* ACTIVITY *
From the line containing "El turismo dominicano" to the end of the records below, both included, every line should be repeated exactly; pictures should be dropped.

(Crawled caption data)
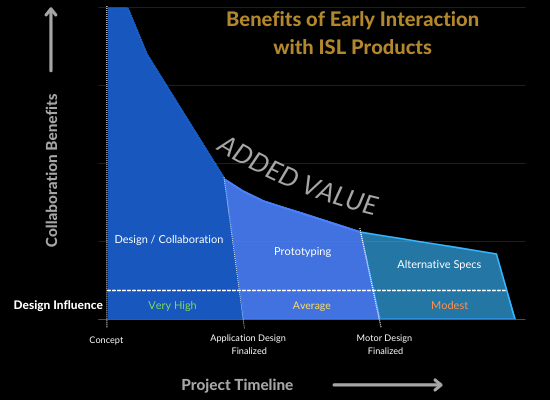 Graph showing added value of early engagement dc motors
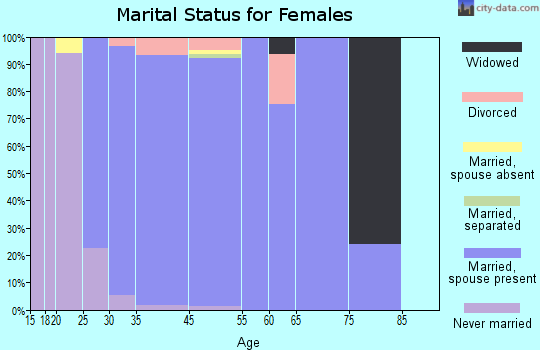 Hawthorn Woods marital status for females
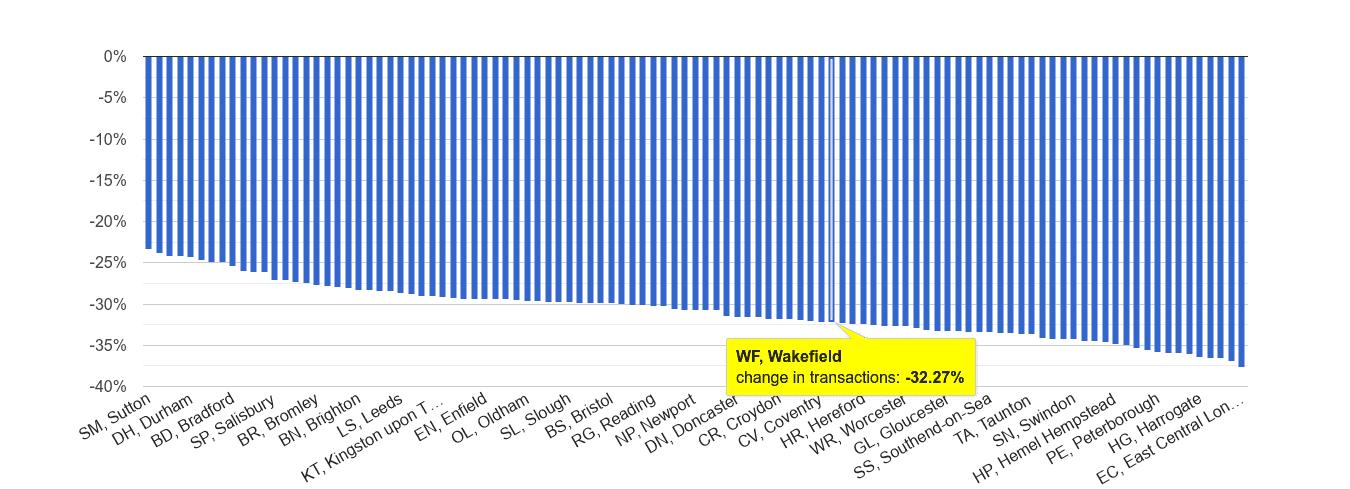 Wakefield sales volume change rank
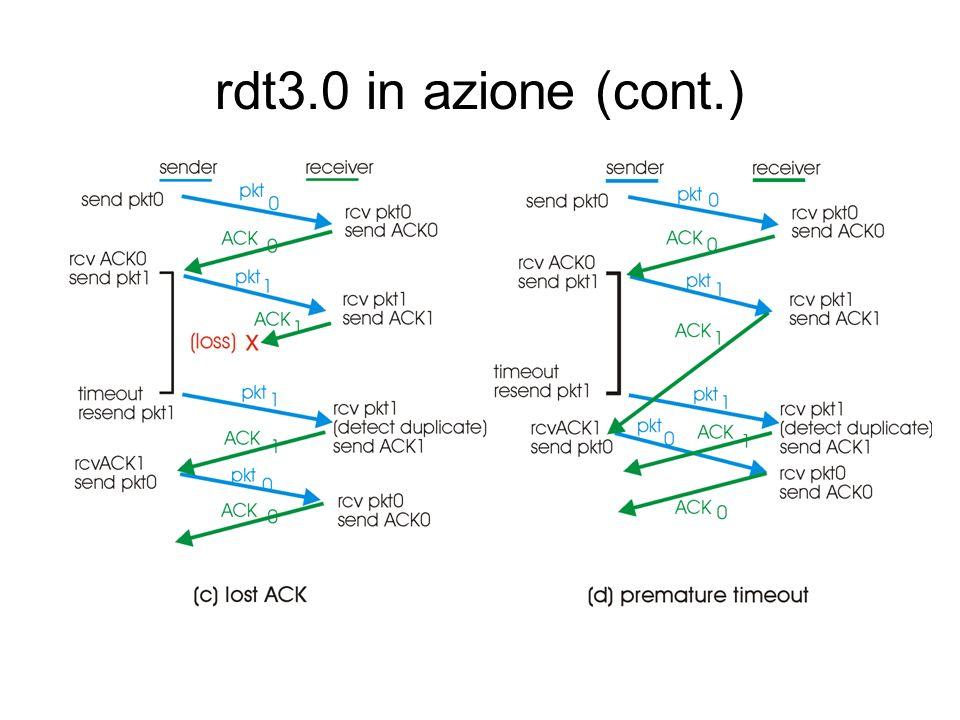rdt3.0 in azione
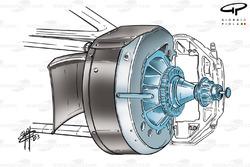 Détailt des freins de la Williams FW25
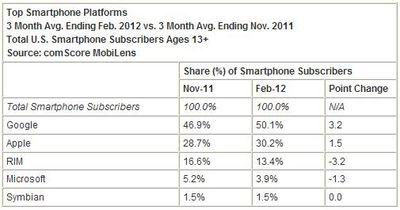 Smartphone-market-share-america-february-2012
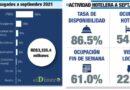 El turismo dominicano aporta en ITBIS RD$1,934 millones a septiembre 2021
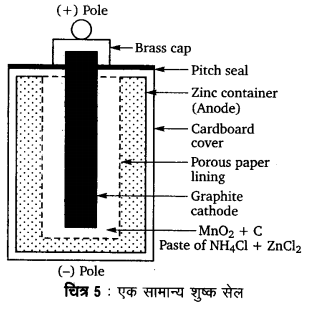 UP Board Solutions for Class 12 Chapter 3 Electro Chemistry 5Q.1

* YOUR RESPONSE *
 El turismo dominicano aporta en ITBIS RD$1,934 millones a septiembre 2021
 UP Board Solutions for Class 12 Chapter 3 Electro Chemistry 5Q.1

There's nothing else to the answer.